#### Tekst van pagina

Al vanaf de eerste keer dat ik op wintersport ging, in 2003, was ik onder de indruk van de pasjes die naar de skidorpen leiden. Het eerste pasje dat ik tegenkwam in 2003 was het weggetje naar Risoul 1850. Vanuit een vervelende luxe touringcar bedacht ik mezelf hoe mooi het zou zijn om via al deze haarspeldbochten de berg op te rijden. Zomer 2005 was het dan eindelijk zo ver. Ik was alleen op vakantie op mijn Kawasaki ZZR 600 op Le Camping Moto nabij Crest. Ik had op papier, een gps bezat ik nog niet, een route uitgeschreven om zo een bezoek te kunnen brengen aan Risoul 1850. De weg ernaartoe was geweldig en de beklimming van het pasje vond ik super. In de jaren die er op volgden ging ik regelmatig met een vriendengroep op wintersport naar Val Thorens. Deze bijna 40 km lange pas bekeek ik voor het eerst ook vanuit een touringcar en vervolgens enkele malen vanuit diverse auto’s. In 2008 was ik met de motorvereniging een week op vakantie in Oz-en-Oisans en besloot een bezoekje te gaan brengen aan Val Thorens op mijn ZZR. Ondanks dat het miezerde wilde ik toch een keer die berg opgereden zijn met mijn ZZR. Ik had het idee in mijn kop dat ik op den duur wel boven de wolken zou zitten en geen miezer meer tegen zou komen. Na een lange tocht kwam ik eindelijk aan in Val Thorens en het was een erg mistroostige bedoeling. Op mijn ZZR reed ik tot aan restaurant “mes en vork” en verder kon ik niet komen omdat het een grote bende was en een ZZR er niet op gebouwd is.
Met het oog op komende wintersport 2012, wanneer we met de motor naar Val Thorens willen gaan, wilden we even met goed weer een kijkje gaan nemen in val Thorens. De pas omhoog had ik immers alleen met slecht weer gereden en een bezoekje aan Val Thorens met goed weer leek ons wel erg leuk. Voornamelijk om eens te zien hoe alles er in de zomer uitziet als er geen sneeuw ligt. Zomer was het al lang officieel niet meer, het weer was er echter niet minder om! Ook wilden we eens kijken hoe ver we de berg op konden komen. Als je via Google maps intikt dat je vanuit Val Thorens naar Orelle, in het volgende dal, wilt dan stuurt Google je over de top heen die op 3000 meter hoogte ligt en slechts bereikbaar is via onverharde weggetjes!
Vanuit Challes-les-Eaux namen we de Péage tot aan Albertville en daarna de N90 tot aan Moûtiers. In Moûtiers reden we de pas op en slingerden we via St-Martin-de-Belleville en Les Menuires naar val Thorens toe. Wat ons gelijk opviel was dat de toppen van de bergen redelijk aan de witte kant waren. Met de motor over de top heen rijden zou dus onmogelijk zijn…. bedacht ik mezelf.

########

§ Jouw doel: Pak het verhaal over de motortocht naar Val Thorens alsjeblieft op na de laatste zin en schrijf het verder.

#### Aangeleverde gegevens

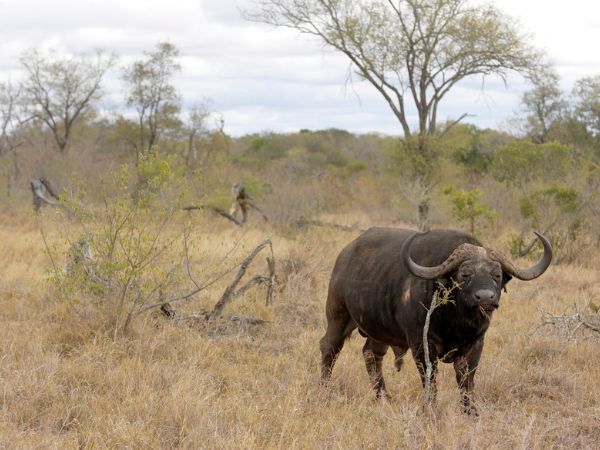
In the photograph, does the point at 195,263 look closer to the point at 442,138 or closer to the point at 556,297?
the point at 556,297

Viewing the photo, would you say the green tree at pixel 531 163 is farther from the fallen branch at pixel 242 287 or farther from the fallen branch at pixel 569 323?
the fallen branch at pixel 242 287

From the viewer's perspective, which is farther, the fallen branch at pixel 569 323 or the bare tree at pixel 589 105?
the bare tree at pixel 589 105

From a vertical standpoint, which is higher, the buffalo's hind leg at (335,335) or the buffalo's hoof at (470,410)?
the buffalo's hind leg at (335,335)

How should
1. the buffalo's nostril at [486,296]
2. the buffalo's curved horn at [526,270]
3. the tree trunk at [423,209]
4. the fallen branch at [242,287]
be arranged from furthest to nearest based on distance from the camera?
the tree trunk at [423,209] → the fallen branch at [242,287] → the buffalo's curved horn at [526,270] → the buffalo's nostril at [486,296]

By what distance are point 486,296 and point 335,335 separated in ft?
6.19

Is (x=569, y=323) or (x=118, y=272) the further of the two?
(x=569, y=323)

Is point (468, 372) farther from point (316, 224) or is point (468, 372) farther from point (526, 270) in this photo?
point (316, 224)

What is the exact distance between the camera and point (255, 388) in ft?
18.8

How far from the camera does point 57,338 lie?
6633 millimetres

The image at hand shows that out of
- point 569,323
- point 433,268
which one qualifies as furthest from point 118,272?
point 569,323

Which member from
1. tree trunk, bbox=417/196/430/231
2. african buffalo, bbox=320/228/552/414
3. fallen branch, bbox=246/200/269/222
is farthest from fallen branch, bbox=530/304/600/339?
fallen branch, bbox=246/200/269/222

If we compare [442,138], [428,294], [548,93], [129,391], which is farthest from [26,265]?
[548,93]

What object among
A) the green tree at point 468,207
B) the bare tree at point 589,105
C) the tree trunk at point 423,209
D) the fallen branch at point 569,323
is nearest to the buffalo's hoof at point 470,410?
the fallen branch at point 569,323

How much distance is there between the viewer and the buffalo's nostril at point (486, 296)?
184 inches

########
#### Aangeleverde gegevens

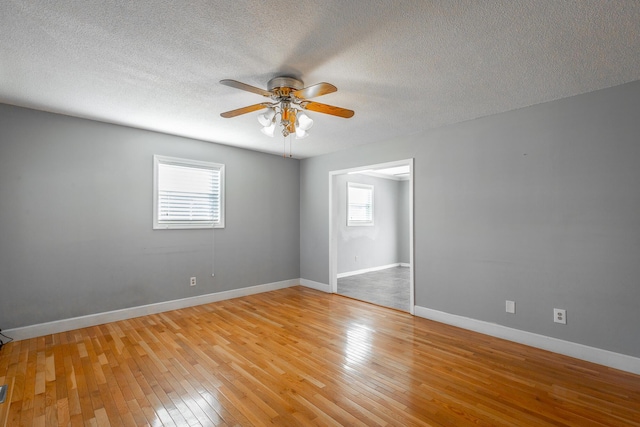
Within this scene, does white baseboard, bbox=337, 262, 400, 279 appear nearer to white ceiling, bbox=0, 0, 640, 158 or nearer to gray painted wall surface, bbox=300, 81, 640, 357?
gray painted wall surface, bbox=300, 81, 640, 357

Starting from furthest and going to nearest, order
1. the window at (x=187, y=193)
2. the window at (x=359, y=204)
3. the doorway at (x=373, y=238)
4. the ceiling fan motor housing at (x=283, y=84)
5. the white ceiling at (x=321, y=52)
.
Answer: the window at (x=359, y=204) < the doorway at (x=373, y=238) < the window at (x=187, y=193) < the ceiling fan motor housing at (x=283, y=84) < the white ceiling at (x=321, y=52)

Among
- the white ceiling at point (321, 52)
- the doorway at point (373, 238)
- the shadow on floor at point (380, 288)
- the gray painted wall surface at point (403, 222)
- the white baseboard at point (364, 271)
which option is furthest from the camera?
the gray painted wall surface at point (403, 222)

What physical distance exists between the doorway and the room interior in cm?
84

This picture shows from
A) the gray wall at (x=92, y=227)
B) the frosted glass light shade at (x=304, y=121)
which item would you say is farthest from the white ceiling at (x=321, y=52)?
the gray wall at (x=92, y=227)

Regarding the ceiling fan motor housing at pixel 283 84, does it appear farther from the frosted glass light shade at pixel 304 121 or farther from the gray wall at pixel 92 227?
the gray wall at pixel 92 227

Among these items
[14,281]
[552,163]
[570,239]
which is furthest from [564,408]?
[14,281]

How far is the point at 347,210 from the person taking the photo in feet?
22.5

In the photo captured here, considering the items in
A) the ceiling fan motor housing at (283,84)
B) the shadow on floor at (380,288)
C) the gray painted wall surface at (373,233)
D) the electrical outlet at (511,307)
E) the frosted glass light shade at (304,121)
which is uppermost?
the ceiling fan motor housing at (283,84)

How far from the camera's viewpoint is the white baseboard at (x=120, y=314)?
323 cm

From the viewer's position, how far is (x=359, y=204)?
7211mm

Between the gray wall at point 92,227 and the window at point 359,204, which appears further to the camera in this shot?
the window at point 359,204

########
#### Aangeleverde gegevens

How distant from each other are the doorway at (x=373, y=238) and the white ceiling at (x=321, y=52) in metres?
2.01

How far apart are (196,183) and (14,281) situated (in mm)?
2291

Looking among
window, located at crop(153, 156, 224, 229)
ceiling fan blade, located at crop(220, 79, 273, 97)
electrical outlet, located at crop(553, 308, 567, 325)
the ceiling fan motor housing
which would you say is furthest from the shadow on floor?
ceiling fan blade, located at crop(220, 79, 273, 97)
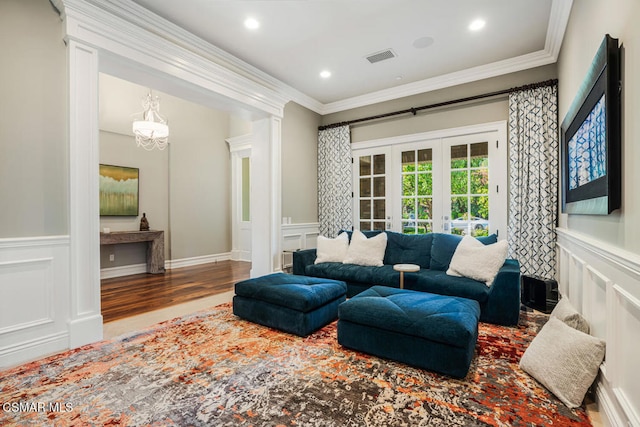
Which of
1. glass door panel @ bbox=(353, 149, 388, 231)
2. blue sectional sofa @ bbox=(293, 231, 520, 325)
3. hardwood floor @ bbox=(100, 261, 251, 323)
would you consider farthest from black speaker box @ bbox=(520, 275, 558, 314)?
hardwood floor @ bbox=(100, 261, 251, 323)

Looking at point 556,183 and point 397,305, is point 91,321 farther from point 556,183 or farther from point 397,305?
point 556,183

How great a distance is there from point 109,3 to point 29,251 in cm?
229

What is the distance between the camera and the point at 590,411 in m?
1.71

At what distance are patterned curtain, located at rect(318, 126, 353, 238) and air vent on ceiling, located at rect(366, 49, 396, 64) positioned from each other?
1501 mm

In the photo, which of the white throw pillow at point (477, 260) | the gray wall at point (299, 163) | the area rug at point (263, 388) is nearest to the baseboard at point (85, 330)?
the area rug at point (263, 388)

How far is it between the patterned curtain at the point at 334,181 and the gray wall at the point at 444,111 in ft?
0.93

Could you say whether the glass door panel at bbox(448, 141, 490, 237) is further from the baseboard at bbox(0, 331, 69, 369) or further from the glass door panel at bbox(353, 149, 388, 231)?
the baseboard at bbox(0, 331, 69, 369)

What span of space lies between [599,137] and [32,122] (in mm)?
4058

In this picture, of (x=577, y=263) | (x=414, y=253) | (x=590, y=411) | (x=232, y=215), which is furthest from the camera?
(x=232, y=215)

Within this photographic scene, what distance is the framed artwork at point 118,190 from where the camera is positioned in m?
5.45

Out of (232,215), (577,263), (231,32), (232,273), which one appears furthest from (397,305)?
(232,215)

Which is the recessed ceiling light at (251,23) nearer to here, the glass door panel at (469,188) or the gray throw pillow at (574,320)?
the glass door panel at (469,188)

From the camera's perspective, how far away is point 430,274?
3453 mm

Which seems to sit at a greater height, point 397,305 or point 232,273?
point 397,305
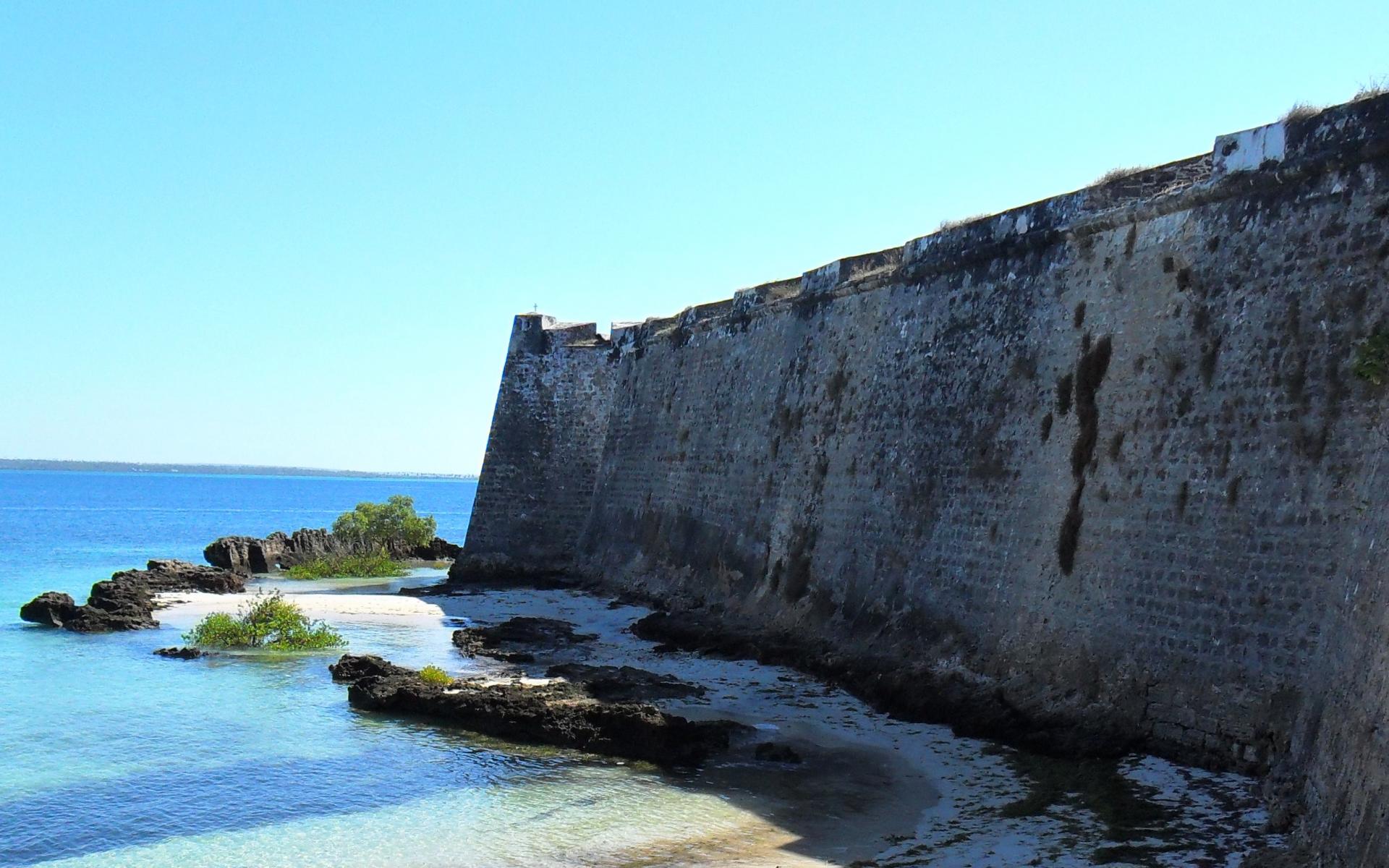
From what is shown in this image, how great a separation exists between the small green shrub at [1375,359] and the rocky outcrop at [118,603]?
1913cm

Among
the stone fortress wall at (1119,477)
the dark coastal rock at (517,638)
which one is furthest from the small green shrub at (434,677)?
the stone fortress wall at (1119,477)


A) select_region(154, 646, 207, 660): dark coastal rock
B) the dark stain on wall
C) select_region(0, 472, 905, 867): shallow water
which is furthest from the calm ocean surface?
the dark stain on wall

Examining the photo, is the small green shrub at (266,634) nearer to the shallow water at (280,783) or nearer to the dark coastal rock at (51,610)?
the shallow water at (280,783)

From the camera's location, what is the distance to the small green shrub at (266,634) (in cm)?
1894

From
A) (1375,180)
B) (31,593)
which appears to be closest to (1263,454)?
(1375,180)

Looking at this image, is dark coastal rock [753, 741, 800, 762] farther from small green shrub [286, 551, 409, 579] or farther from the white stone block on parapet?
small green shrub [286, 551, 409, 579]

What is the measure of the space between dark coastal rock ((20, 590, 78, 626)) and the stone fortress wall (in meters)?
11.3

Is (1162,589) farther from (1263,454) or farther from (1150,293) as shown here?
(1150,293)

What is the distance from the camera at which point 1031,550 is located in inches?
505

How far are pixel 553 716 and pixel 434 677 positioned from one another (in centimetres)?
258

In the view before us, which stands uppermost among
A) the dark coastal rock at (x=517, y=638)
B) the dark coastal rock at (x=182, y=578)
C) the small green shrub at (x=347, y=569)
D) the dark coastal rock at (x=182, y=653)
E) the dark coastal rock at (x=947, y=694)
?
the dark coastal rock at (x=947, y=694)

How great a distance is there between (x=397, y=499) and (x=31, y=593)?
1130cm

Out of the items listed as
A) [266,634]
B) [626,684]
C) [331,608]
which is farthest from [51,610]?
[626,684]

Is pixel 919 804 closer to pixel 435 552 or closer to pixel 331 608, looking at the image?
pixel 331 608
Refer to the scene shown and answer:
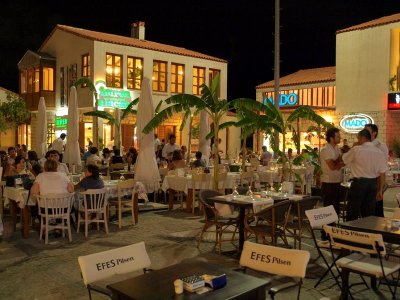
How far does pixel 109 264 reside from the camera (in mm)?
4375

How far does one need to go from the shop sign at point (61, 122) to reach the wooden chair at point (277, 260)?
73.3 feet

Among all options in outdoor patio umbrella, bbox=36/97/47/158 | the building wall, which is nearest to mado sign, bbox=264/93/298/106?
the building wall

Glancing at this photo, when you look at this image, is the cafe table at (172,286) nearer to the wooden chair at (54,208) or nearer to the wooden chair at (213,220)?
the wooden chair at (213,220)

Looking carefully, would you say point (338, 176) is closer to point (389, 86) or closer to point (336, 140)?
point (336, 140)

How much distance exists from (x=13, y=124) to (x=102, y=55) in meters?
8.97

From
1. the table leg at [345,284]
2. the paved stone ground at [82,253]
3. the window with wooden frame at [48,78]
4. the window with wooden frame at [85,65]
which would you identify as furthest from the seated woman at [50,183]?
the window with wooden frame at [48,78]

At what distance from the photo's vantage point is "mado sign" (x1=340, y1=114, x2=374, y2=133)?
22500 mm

########

§ Antwoord op opdracht:
De gondeltjes van Les Menuires
Witte toppen... dat gaat nooooit lukken...
Na een bezoekje aan een gesloten “Snowcafé” en een gesloten “Le Monde” reden we de winkelstraat in om een kijkje te nemen bij het hotel waar we de afgelopen jaren gelogeerd hadden. Natuurlijk was ook dit gesloten. Het Centre Sportif was wel geopend. Echter binnen was het een zwaar deprimerende bedoeling. Snel weer terug naar buiten waar de zon de herfst geheel deed vergeten.
Het Snowcafé
Le Monde
We besloten toch maar een stukje de piste op te rijden om te kijken hoe ver we zouden kunnen komen. Via de liftingangen “Morraine” en “Portette” reden we de groene piste “Deux Lacs” op.
Wachtend tot het seizoen start...
Een groen Val Thorens (een week later zou alles weer geheel wit zijn)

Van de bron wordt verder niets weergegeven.